Excerpt |
Segment Open

“Well, it could happen.”

As I’ve written before in the context of discussions about homeland security, this is one of the most dangerous phrases in the English language. The fear of harm from terrorism in the aftermath of September 11 has been used to justify the creation of a massive, wasteful, ineffective, and invasive “homeland security” infrastructure that expends enormous resources to reduce the probability of terrorism-related injury from almost zero to just a little bit closer to zero. In matters of national security policy, we aren’t very good at assessing and dealing with real risks. In matters of day-to-day life—like parenting—we aren’t very good at it, either.

The extremes to which parents go to protect their children from incredibly unlikely dangers provide a case in point. The same sort of “every child or wheelchair-bound leukemia patient is a potential terrorist” thinking that helps us not only tolerate but embrace what Bruce Schneier calls “security theater” at airports also gives us fear-fueled helicopter parenting motivated by a shivering conviction that everyone is a potential child molester and every hard surface a potential source of of brain damage.

This thinking is fueled by spectacular news stories about heartbreaking tragedies. Something becomes newsworthy because it is out-of-the-ordinary, and yet a lot of people form their views about the probable risks they face by watching TV news and reading newspapers.

Segment Closed

Aim of the exercise |
Answer these questions from the text on risk and fear:
(a) Which phrase does the writer call one of the most dangerous in the English language?
(b) Whom does the text credit with the term "security theater"?
(c) What makes something newsworthy, according to the text?
The lines that follow have no connection to the text on risk and fear.

Dataset extract |
Segment Open

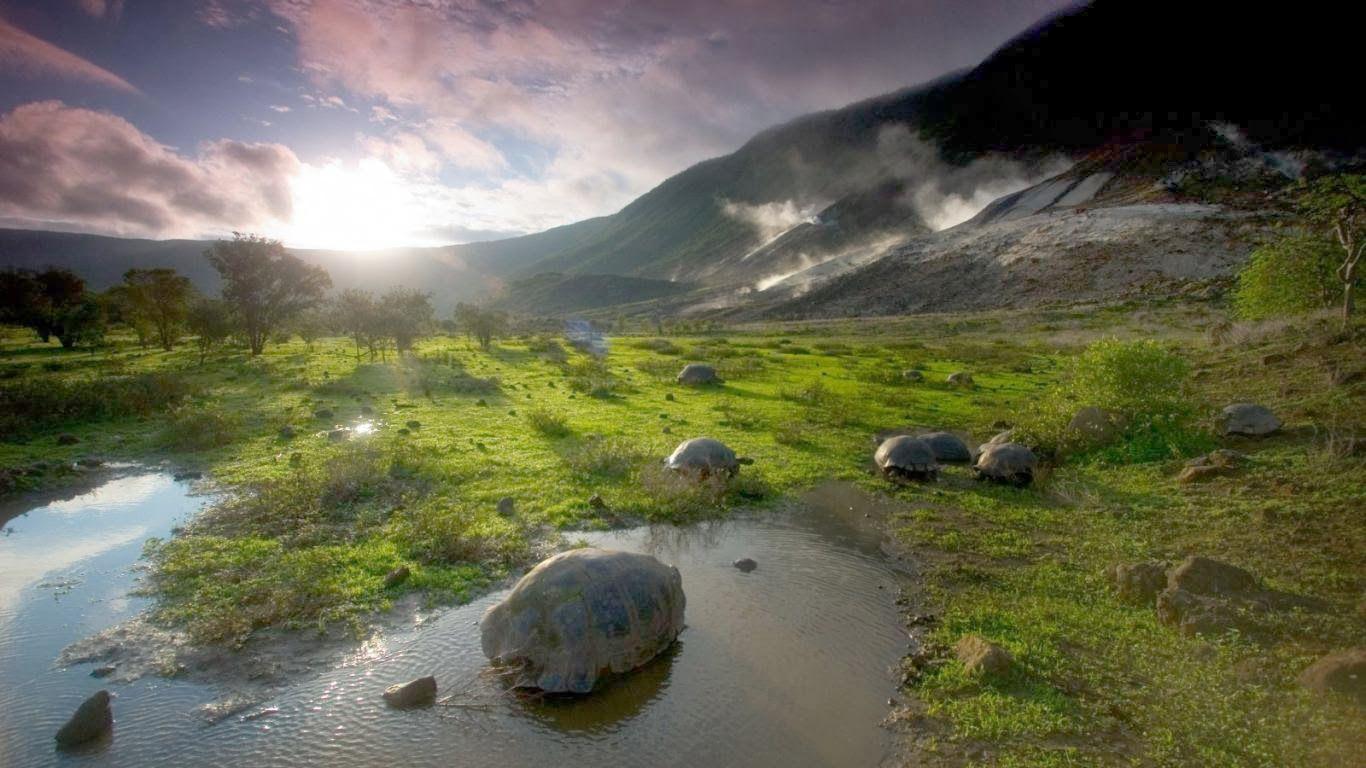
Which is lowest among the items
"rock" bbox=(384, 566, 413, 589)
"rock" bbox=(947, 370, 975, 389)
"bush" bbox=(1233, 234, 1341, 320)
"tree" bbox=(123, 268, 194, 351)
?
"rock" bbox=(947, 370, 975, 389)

Segment Closed
Segment Open

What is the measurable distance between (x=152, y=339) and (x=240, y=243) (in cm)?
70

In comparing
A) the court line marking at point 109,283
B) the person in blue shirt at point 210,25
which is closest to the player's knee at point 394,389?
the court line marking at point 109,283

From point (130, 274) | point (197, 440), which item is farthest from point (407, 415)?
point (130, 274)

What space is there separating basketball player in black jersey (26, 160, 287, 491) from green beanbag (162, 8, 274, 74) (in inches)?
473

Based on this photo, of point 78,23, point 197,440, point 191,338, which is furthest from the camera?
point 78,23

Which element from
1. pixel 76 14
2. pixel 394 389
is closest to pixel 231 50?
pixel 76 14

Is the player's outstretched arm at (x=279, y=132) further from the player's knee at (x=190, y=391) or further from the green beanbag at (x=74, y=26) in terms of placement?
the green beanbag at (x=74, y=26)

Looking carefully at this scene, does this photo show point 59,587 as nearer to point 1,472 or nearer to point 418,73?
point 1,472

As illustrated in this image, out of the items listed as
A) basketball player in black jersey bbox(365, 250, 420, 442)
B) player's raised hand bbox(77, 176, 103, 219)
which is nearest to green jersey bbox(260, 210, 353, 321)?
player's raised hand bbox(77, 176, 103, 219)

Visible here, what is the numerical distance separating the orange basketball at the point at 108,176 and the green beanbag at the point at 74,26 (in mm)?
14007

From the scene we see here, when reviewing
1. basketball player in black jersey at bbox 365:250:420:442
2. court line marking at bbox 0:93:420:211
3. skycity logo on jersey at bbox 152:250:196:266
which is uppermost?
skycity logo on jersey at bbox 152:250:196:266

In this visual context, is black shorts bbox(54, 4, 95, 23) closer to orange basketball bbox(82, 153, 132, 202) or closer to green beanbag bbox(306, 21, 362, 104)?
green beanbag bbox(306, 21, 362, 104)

Segment Closed

Response area |
(a) "Well, it could happen."
(b) Bruce Schneier
(c) It is out-of-the-ordinary.